§ PASSAGE SHOWN:
Since \(c\left( \cdot \vert U_{c_{\lambda }}^{E} \right) \) is a probability function, we may write (42) as:

$$\begin{aligned} c\left( X \vert U_{c_{\lambda }}^{E} \right) \cdot {\mathfrak {s}}_{X}\left( 1, c_{\lambda }\left( X \right) \right) + \left( 1 - c\left( X\vert U_{c_{\lambda }}^{E} \right) \right) \cdot {\mathfrak {s}}_{X}\left( 0, c_{\lambda }\left( X \right) \right) \end{aligned}$$
(43)

Now, since \({\mathfrak {s}}_{X}\) is strictly proper, \(c_{\lambda }\left( X \right) \) minimizes (43) iff \(c_{\lambda }\left( X \right) = c\left( X\vert U_{c_{\lambda }}^{E}\right) \). Thus, for any \(U_{c_{\lambda }}^{E} \in {\mathcal {U}}\) with positive probability, \(c_{\lambda }\left( X \right) \) minimizes (40) iff \(c_{\lambda }\left( X \right) \) obeys Reflection. Hence, given CIndi, \(c_{\lambda }\left( X \right) \) minimizes (40) iff \(c_{\lambda }\left( X \right) \) satisfies VCondi.

Thus, unlike Graves’s argument, our alternative extension of VET dovetails with an accuracy-centered approach to vindicating updating on uncertain evidence. Under the current proposal, gathering uncertain evidence is not only pragmatically rational in expectation. It is also epistemically rational to do so.

Another advantage of our approach is that it appears to be less cognitively demanding than Graves’s extension of VET. The agent is no longer required to assign ex ante prior credences over propositions describing the possible Jeffrey shifts she might undergo in the future. Hence, she is also no longer required to grasp correctly ex ante the partition of propositions that her learning experience would affect directly. Recall that this is especially problematic for Graves’s approach, since neither EBCondi nor JCondi provides a normative guidance as to how to do this. However, one might object here that our approach assumes that the agent is in a position to specify ex ante the anticipated posterior credence functions, which itself appears to be highly demanding. In response, we would like to note that our approach works well even if the agent anticipates one and the same posterior credence function that she would adopt in response to taking E as well as to taking \(E'\) as her evidence. That is, the propositions \(U_{c_{\lambda }}^{E}\) and \(U_{c_{\lambda }}^{E'}\) would be still mutually exclusive, even if the agent adopted the same posterior credence function \(c_{\lambda }\), irrespective of whether she took E or \(E'\) as her evidence. This is so because taking E as one’s evidence is essentially different from taking \(E'\) as one’s evidence.Footnote 16

One may also worry that the use of VCondi in our approach is redundant, for if the agent learns a proposition \(U_{c_{\lambda }}^{E}\) for certain, she might simply conditionalize on \(U_{c_{\lambda }}^{E}\) and set her posterior credence function equal to \(c\left( \cdot \vert U_{c_{\lambda }}^{E}\right) \). In particular, she might determine her posterior credences in every \(E \in {\mathcal {E}}\) as follows: \(c_{\lambda }(E) = c\left( E \vert U_{c_{\lambda }}^{E} \right) \). To answer this objection, we would like to stress out that VCondi appears to be a more user-friendly update rule than Bayes conditioning on \(U_{c_{\lambda }}^{E}\). After all, Bayes theorem tells us that \(c\left( E \vert U_{c_{\lambda }}^{E} \right) = \frac{c(E) \cdot c\left( U_{c_{\lambda }}^{E} \vert E \right) }{c(U_{c_{\lambda }}^{E})}\), and so requires the agent to determine the absolute likelihood for \(U_{c_{\lambda }}^{E}\), \(c\left( U_{c_{\lambda }}^{E} \vert E \right) \). And this is a hard task if one wants this quantity to be determined in a reasonable way. For example, it is hard to say what the absolute likelihood \(c\left( U_{c_{\lambda }}^{B} \vert B \right) \) should be in Ann’s case. VCondi enables us to mitigate this problem, for it allows the agent to express only the likelihood ratios of the form \(\frac{c\left( U_{c_{\lambda }}^{E}\vert E \right) }{c\left( U_{c_{\lambda }}^{E}\vert E' \right) }\), without the need of determining the absolute likelihoods.

§ INFORMATION SHOWN:
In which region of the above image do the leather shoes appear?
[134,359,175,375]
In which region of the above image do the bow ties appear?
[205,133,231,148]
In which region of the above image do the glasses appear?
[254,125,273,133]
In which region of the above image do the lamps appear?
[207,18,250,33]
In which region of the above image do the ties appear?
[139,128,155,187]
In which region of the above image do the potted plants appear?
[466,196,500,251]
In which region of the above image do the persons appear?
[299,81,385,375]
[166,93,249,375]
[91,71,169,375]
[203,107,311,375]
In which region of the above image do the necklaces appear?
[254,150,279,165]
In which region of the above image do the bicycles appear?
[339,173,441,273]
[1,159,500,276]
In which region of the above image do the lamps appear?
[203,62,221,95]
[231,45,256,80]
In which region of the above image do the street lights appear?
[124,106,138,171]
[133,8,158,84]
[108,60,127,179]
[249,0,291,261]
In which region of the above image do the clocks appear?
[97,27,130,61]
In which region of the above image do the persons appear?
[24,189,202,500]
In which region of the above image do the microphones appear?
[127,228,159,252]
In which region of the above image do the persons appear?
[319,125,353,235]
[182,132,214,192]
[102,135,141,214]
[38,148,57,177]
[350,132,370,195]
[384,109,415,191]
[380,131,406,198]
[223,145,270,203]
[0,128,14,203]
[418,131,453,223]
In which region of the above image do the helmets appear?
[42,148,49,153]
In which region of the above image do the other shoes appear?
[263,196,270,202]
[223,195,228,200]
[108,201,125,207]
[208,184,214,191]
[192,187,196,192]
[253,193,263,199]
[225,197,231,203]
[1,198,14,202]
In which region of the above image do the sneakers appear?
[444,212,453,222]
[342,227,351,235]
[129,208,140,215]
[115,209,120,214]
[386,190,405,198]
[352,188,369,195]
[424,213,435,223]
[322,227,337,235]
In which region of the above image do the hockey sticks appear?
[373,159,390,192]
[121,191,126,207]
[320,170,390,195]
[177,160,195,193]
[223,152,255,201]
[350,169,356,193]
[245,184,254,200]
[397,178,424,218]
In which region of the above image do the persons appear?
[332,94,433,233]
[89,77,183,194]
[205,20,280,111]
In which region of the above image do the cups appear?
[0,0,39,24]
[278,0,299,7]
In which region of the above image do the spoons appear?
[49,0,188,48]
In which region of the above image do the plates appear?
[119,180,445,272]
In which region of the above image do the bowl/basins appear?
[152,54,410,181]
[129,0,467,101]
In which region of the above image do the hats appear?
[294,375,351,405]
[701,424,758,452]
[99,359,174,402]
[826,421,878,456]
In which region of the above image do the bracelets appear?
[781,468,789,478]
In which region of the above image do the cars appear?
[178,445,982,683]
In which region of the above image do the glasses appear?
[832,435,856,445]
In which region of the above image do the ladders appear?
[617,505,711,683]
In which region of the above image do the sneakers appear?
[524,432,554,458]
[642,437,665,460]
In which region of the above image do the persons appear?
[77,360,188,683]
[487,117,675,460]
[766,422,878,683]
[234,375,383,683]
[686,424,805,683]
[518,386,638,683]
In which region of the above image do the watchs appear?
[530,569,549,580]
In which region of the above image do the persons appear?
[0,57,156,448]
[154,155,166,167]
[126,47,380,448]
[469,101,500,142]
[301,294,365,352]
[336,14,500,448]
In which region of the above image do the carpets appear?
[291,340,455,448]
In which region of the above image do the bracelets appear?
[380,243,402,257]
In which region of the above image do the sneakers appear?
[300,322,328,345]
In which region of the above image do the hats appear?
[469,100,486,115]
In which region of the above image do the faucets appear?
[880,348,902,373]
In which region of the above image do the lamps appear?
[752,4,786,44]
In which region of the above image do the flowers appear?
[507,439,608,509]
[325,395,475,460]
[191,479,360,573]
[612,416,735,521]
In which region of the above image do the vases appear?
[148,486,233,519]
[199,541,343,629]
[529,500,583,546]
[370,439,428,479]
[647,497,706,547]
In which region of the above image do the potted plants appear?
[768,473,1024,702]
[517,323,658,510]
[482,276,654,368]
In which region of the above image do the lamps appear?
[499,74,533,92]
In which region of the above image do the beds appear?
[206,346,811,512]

§ OBJECTIVE 1:
In the passage on updating on uncertain evidence, what does the agent no longer have to assign ex ante under the authors' approach?
§ OBJECTIVE 2:
According to the passage on updating on uncertain evidence, why is VCondi a more user-friendly update rule than Bayes conditioning on the learned proposition?
§ OBJECTIVE 3:
Pick up the passage on updating on uncertain evidence right after its final sentence and write what comes next.

§ TASK OUTPUT 1:
Prior credences over propositions that describe the possible Jeffrey shifts she might undergo in the future.

§ TASK OUTPUT 2:
Bayes conditioning requires the agent to work out the absolute likelihood of that proposition given E, which is hard to fix in a reasonable way. VCondi avoids this because the agent only has to state likelihood ratios, with no need to find the absolute likelihoods.

§ TASK OUTPUT 3:
7 Conclusion

The question of how to capture learning without certainties is one of the pressing problems within Bayesian epistemology. A prevalent view among Bayesian epistemologists is that JCondi is an appropriate updating mechanism in the context of learning from uncertain evidence. This rule requires uncertain evidence to be specified as a redistribution of the agent’s credences over the propositions in some partition of a set of possibilities. Within a decision-theoretic context, Graves has shown that gathering uncertain evidence so understood is pragmatically rational, i.e. updating by dint of JCondi is worth waiting for in advance of making a practical decision. We have argued that Graves’s approach is problematic, for it imposes highly unrealistic demands on the agent, and, more importantly, is in tension with a purely epistemic vindication of updating on uncertain evidence. In its stead, we have suggested replacing JCondi with a different updating rule in the context of uncertain evidence, VCondi. This rule requires uncertain evidence to be specified as a particular set of likelihood ratios. As we have tried to show, VCondi gets cases like Ann’s right, and when combined with a fairly plausible assumption, CIndi, is equivalent to a particular sort of reflection principle. Armed with this rule, we have shown how VET can be established when one acquires uncertain evidence, and how updating on uncertain evidence minimizes expected epistemic disutility.

We want to emphasize that it was not our goal to show that VCondi is the correct updating rule in the context of learning from uncertain evidence. Rather, our aim was to show that the way we specify uncertain evidence matters to whether updating on uncertain evidence is both pragmatically and epistemically rational. When we specify uncertain evidence as a set of likelihood ratios and employ VCondi, we can show that gathering uncertain evidence maximizes expected pragmatic utility and minimizes expected epistemic disutility. But this goal is hard to achieve, if ever, when uncertain evidence is understood as a Jeffrey shift in response to which we use JCondi.